4) I don't know what sort of "efficiencies" they expect to see reflected in premiums resulting from the exchanges, but all of the companies I've talked to so far have said they're looking to file increased rates to recoup the costs associated with all the additional exchange requirements.
5) The CBO's last contention, that premiums will go down for large group markets, is specious analysis. The drop is due to decreased coverages available. The decreased coverages are because the federal gov't is planning on taxing certain benefits until the industry's collective butt bleeds. What they've basically done with that is say "Insurance costs are too high, so we're going to tax the shit out of certain benefits until they're no longer offered. When they cease to be offered, premiums will go down and we'll take credit for lowering premiums". What's not said is that you're paying less and getting less, which is not the same thing as paying less for the same coverage.
 

Ausm

Lifer
Oct 9, 1999
25,213
14
81
Since even government can never afford everything, government bureaucrats will decide who gets what.

There would be no difference if your Healthcare was under private control because The health insurance industry decide right now what they will or will not cover in order to make a profit.
 

werepossum

Elite Member
Jul 10, 2006
29,873
463
126
There would be no difference if your Healthcare was under private control because The health insurance industry decide right now what they will or will not cover in order to make a profit.
That's somewhat true, except the government is there to smack them down if they do not live up to their contracts. But it's certainly true that health care, like anything of value that requires materials and/or labor, is inherently rationed in every economic system.
 

charrison

Lifer
Oct 13, 1999
17,033
1
81
Thanks for the clarification. I don't have a problem with high deductible, I just don't think it's going to solve the big problems with health care costs. Anything major will eat through the deductible almost immediately.

And once the deductible is covered, insurance usually pays for most or all after that.


Most healthcare transactions occurs when people are either very sick or scared of becoming very sick. Either physical or emotional duress. Most people don't go to the doctor for fun, they go out of pain or fear.
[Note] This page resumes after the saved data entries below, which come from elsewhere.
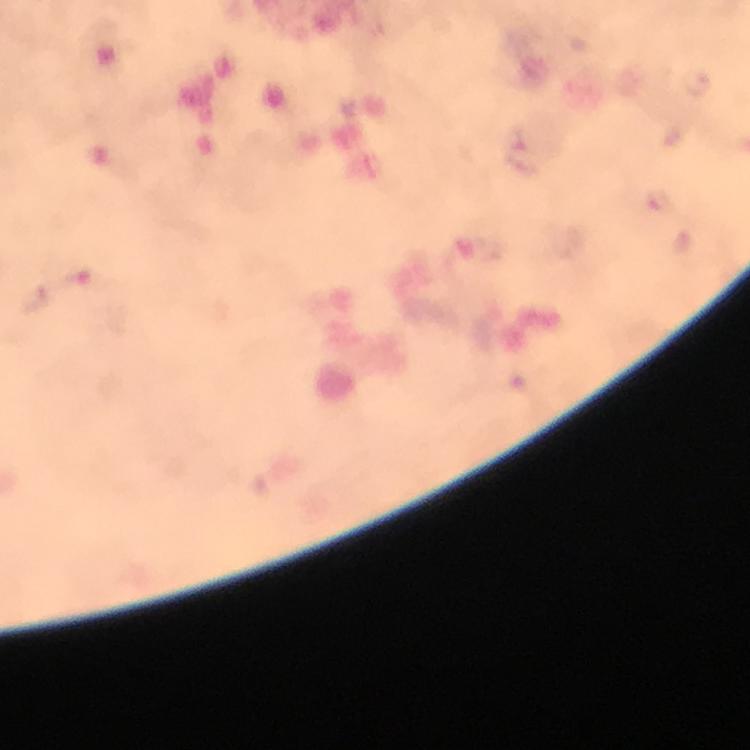

Approximate centers as {x, y} in pixels. Malaria parasite locations: {697, 83}, {523, 148}, {658, 201}, {87, 281}, {36, 300}. Photographed through the microscope with a smartphone camera. 100x magnification. A crop from one field of view. Giemsa stain. Immersion oil applied. From a diagnostic examination for malaria. Thick smear. Image is 750×750 pixels.State which parasite is depicted.
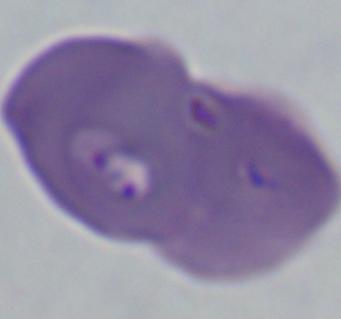
Babesia.

modality: micrograph
magnification: 1000xAssess this cell for malaria.
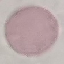

It is uninfected.

Thin smear of blood. Giemsa stain. Cell patch, automatically extracted from a larger field of view and resized to 64 × 64 pixels. Acquired by smartphone through the microscope eyepiece.Assess this cell for malaria.
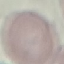
It is uninfected.

stain = Giemsa
capture = smartphone through the microscope eyepiece
preparation = thin blood film
image type = cell patch, automatically extracted from a larger field of view and resized to 64 × 64 pixelsPoint out each malaria parasite and each leukocyte.
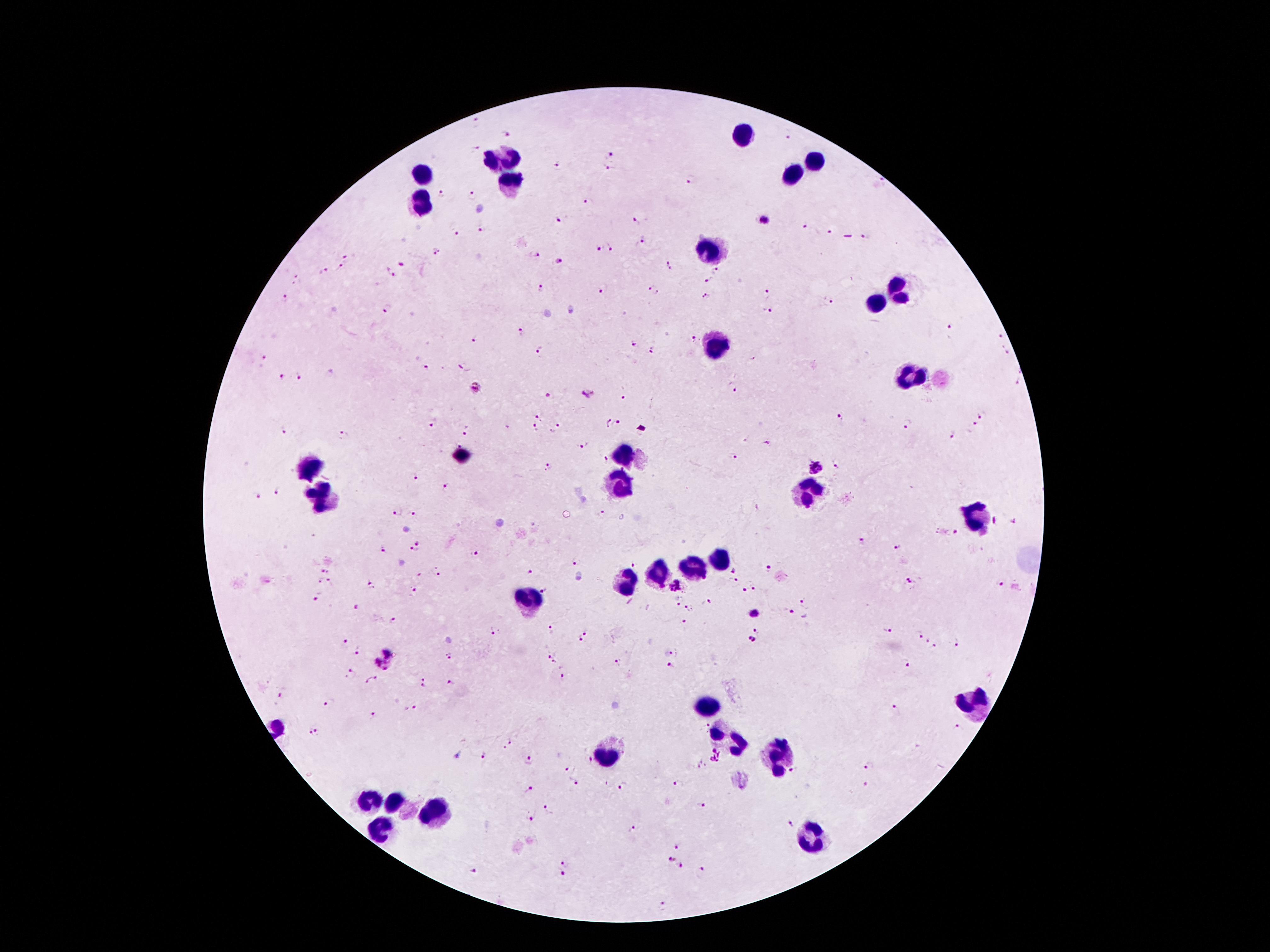
Approximate object centers, in pixels from the top-left corner.
Malaria parasites: (x=475, y=122), (x=508, y=134), (x=788, y=136), (x=477, y=149), (x=607, y=154), (x=557, y=165), (x=607, y=170), (x=692, y=180), (x=440, y=193), (x=471, y=196), (x=587, y=201), (x=560, y=219), (x=636, y=221), (x=763, y=222), (x=803, y=226), (x=481, y=229), (x=828, y=232), (x=457, y=233), (x=866, y=237), (x=643, y=241), (x=608, y=248), (x=597, y=249), (x=436, y=252), (x=347, y=256), (x=535, y=256), (x=556, y=261), (x=402, y=265), (x=669, y=265), (x=341, y=268), (x=718, y=270), (x=324, y=271), (x=391, y=274), (x=298, y=279), (x=710, y=280), (x=541, y=287), (x=603, y=289), (x=651, y=291), (x=766, y=291), (x=706, y=295), (x=286, y=299), (x=828, y=302), (x=386, y=309), (x=765, y=312), (x=950, y=327), (x=522, y=331), (x=1001, y=337), (x=692, y=338), (x=477, y=339), (x=634, y=343), (x=540, y=350), (x=652, y=351), (x=262, y=358), (x=465, y=366), (x=426, y=368), (x=282, y=377), (x=300, y=377), (x=475, y=387), (x=732, y=387), (x=588, y=393), (x=549, y=395), (x=624, y=398), (x=540, y=416), (x=982, y=416), (x=840, y=417), (x=431, y=421), (x=606, y=422), (x=973, y=423), (x=618, y=424), (x=908, y=425), (x=557, y=428), (x=535, y=429), (x=467, y=430), (x=286, y=432), (x=344, y=435), (x=953, y=436), (x=460, y=443), (x=767, y=443), (x=583, y=445), (x=734, y=456), (x=605, y=460), (x=815, y=466), (x=837, y=467), (x=546, y=468), (x=623, y=469), (x=416, y=477), (x=447, y=488), (x=278, y=489), (x=257, y=496), (x=395, y=513), (x=603, y=514), (x=414, y=515), (x=1014, y=522), (x=955, y=533), (x=862, y=540), (x=417, y=543), (x=897, y=547), (x=382, y=550), (x=414, y=551), (x=475, y=554), (x=576, y=561), (x=634, y=564), (x=769, y=569), (x=325, y=571), (x=734, y=571), (x=530, y=572), (x=437, y=574), (x=320, y=581), (x=911, y=581), (x=331, y=582), (x=733, y=582), (x=677, y=584), (x=1002, y=584), (x=371, y=585), (x=754, y=586), (x=414, y=589), (x=545, y=590), (x=745, y=590), (x=318, y=594), (x=680, y=601), (x=707, y=602), (x=804, y=602), (x=355, y=608), (x=689, y=608), (x=792, y=612), (x=753, y=613), (x=394, y=621), (x=685, y=622), (x=552, y=629), (x=494, y=630), (x=888, y=630), (x=586, y=631), (x=918, y=635), (x=579, y=639), (x=751, y=639), (x=928, y=641), (x=957, y=641), (x=344, y=644), (x=934, y=645), (x=389, y=651), (x=676, y=651), (x=360, y=652), (x=450, y=654), (x=548, y=656), (x=554, y=661), (x=618, y=662), (x=906, y=662), (x=671, y=666), (x=380, y=668), (x=351, y=674), (x=563, y=675), (x=425, y=677), (x=369, y=681), (x=453, y=682), (x=424, y=687), (x=282, y=693), (x=330, y=702), (x=414, y=706), (x=894, y=709), (x=374, y=715), (x=959, y=729), (x=318, y=730), (x=309, y=733), (x=508, y=744), (x=714, y=754), (x=483, y=755), (x=588, y=760), (x=528, y=761), (x=869, y=767), (x=565, y=769), (x=792, y=771), (x=574, y=783), (x=866, y=784), (x=678, y=785), (x=623, y=787), (x=528, y=790), (x=700, y=804), (x=549, y=809), (x=531, y=818), (x=790, y=824), (x=632, y=828), (x=678, y=846), (x=671, y=860), (x=564, y=862), (x=681, y=866), (x=703, y=868), (x=471, y=870), (x=564, y=875), (x=661, y=905).
Leukocytes: (x=743, y=138), (x=504, y=158), (x=815, y=162), (x=791, y=172), (x=423, y=173), (x=509, y=185), (x=420, y=202), (x=713, y=254), (x=901, y=289), (x=880, y=304), (x=712, y=347), (x=913, y=378), (x=623, y=457), (x=464, y=458), (x=310, y=466), (x=619, y=485), (x=809, y=493), (x=323, y=496), (x=975, y=516), (x=720, y=559), (x=693, y=569), (x=659, y=573), (x=626, y=582), (x=527, y=600), (x=710, y=705), (x=977, y=706), (x=730, y=737), (x=779, y=757), (x=606, y=758), (x=371, y=801), (x=399, y=805), (x=433, y=816), (x=382, y=827), (x=814, y=841).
Are you serious? Yes people go to the doc when they are sick, but that does not mean they are on their death bed either. A trip to the doc for the common stuff should not need to have insurance involved at all.
 

Zebo

Elite Member
Jul 29, 2001
39,398
19
81
Just dont get sick. Stay in marathon running shape eat right and you'll have little problems, like one in 1000 freak shit like Lance Armstrong. IMO whole medical industry is full of quacks snake oil salesmen and fraudsters so it's best to stay away anyway, great insurances or not. That they are overpaid just wants me to do 100 pushups. And yes I still can.
 

Zorkorist

Diamond Member
Apr 17, 2007
6,861
3
76
The apathy in the health care industry is obvious.

People that don't care about you, or your family, can't help you.

It doesn't matter how much money is funnelled towards them, they don't care.

-John
 

quest55720

Golden Member
Nov 3, 2004
1,339
0
0
There would be no difference if your Healthcare was under private control because The health insurance industry decide right now what they will or will not cover in order to make a profit.

So you would trust the Tea Party with your families healthcare? I don't trust any of the fools in washington DC with my families healthcare. Any crappy CEO would be better than what we have right now in the federal government.